2. The powerless speaker
A case can be made that Boehner’s skills as a House leader are underappreciated. There’s something to this, but it’s an argument that amounts to a backhanded compliment — that Boehner, by routinely looking the other way as his party worsens its public image and subjecting himself to the occasional high-profile indignity, is able to build just enough clout to steer the House GOP away from complete catastrophe when he absolutely has to. There’s an art to this, all right, and I guess you could say Boehner is good at it. But that’s really the limit of his power as speaker. The problem is that the conservative movement has never trusted him and has been looking for the moment he sells them out from the second he claimed the speaker’s gavel in 2011. This has imposed some humiliating limits on him — forcing Boehner, for instance, to walk away at the 11th hour from grand bargain negotiations with Obama in the summer of ’11 and compelling him to promise Republicans a few months ago that he wouldn’t attempt any more one-on-one negotiations with the president.
So when it comes to Obama’s current quest for a grand bargain, there’s really nothing for Boehner to do but repeat the right’s familiar attacks on Obama for always wanting to raise taxes and never wanting to cut spending. Never mind, of course, that Obama has already signed off on $2.5 trillion in deficit reduction and is seeking $1.2 trillion more with his grand bargain crusade, and that most of that money is from spending cuts. Acknowledging that would destroy whatever credibility Boehner now has with the conservative base, and make it impossible for him to push any kind of deal through the House without being dethroned. So he bashes away, pretends the problem is Obama’s inflexible liberalism and waits. What the endgame is is unclear. It may just be that Boehner is hoping to keep the GOP conference from pursuing a debt ceiling showdown in May.
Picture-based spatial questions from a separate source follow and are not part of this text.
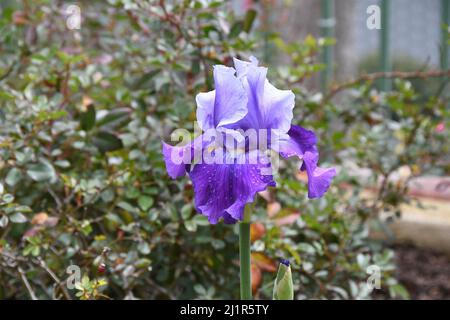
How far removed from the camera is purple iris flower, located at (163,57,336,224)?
2.92ft

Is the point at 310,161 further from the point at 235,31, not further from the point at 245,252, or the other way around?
the point at 235,31

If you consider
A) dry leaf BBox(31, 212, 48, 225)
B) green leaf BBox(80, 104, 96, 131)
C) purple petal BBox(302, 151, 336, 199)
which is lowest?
dry leaf BBox(31, 212, 48, 225)

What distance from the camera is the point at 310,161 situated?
3.05 feet

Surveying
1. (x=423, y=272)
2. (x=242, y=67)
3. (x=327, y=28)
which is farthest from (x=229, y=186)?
(x=327, y=28)

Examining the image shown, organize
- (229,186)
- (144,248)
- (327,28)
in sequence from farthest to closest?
(327,28) → (144,248) → (229,186)

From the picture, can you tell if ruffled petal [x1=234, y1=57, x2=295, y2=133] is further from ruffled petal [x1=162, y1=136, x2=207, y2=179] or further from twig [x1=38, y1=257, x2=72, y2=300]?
twig [x1=38, y1=257, x2=72, y2=300]

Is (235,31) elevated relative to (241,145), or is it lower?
elevated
Or maybe he’s hoping that after a few more months of bashing Obama, he just might have clearance to put a Senate-passed grand bargain on the House floor and to allow it to pass mainly with Democratic votes. Or he may think none of this is possible — and may mainly be interested in patching up the damage the fiscal cliff deal did to his standing with the right.
The key here is that Boehner oversees a Republican conference whose members do not, generally speaking, feel any personal pressure to respond to the Democrats’ big national victory last November. In the America where they leave, Obama and the national Democratic Party are as reviled now as they were before Election Day.